Task brief: For the records below, please print exactly and only the lines from the one with "[FMV] KAILU - If" down to the one with "Nicaragua+real+estate+granda+farm+home+Quinta+Tio (20)", both ends included, omitting the pictures.

Data records:

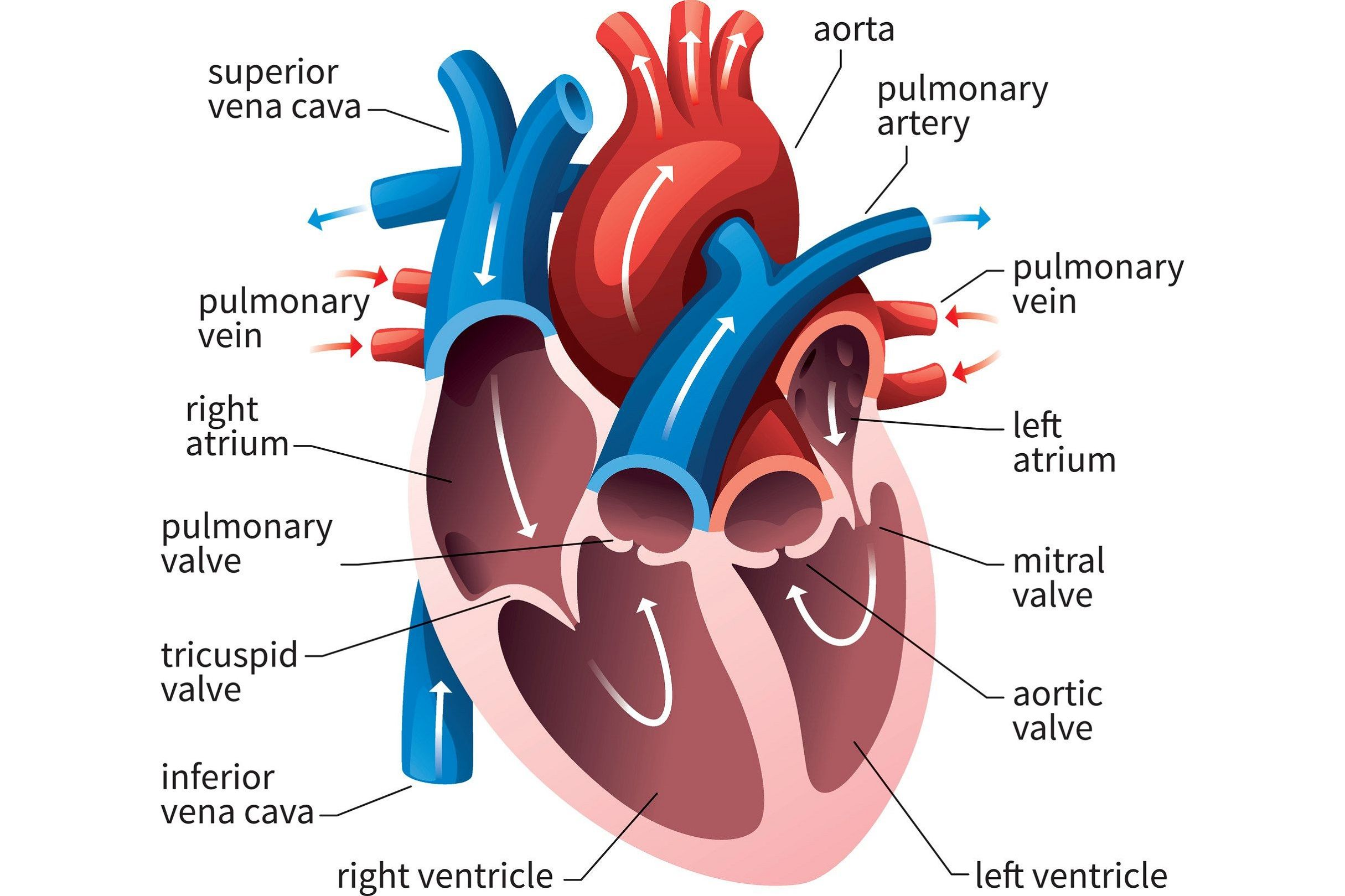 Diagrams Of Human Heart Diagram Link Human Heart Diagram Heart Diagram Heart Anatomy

--

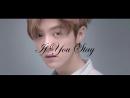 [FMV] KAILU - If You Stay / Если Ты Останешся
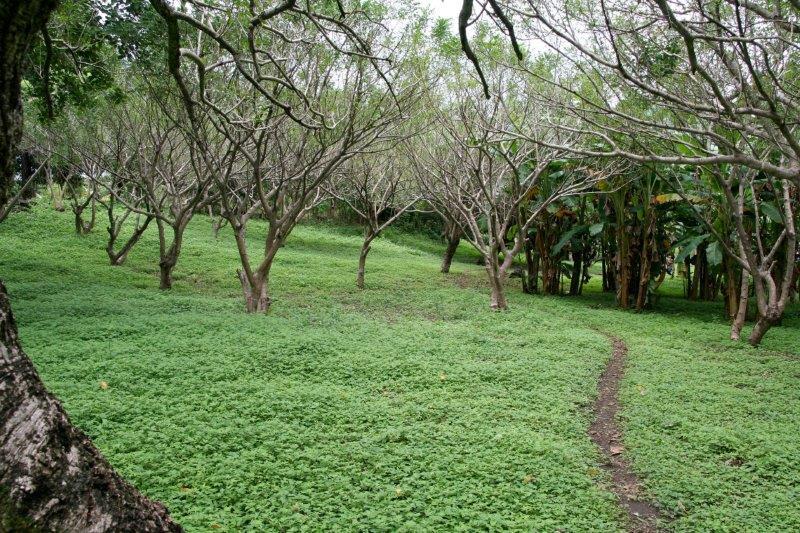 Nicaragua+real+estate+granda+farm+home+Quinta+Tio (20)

Your response:
 [FMV] KAILU - If You Stay / Если Ты Останешся
 Nicaragua+real+estate+granda+farm+home+Quinta+Tio (20)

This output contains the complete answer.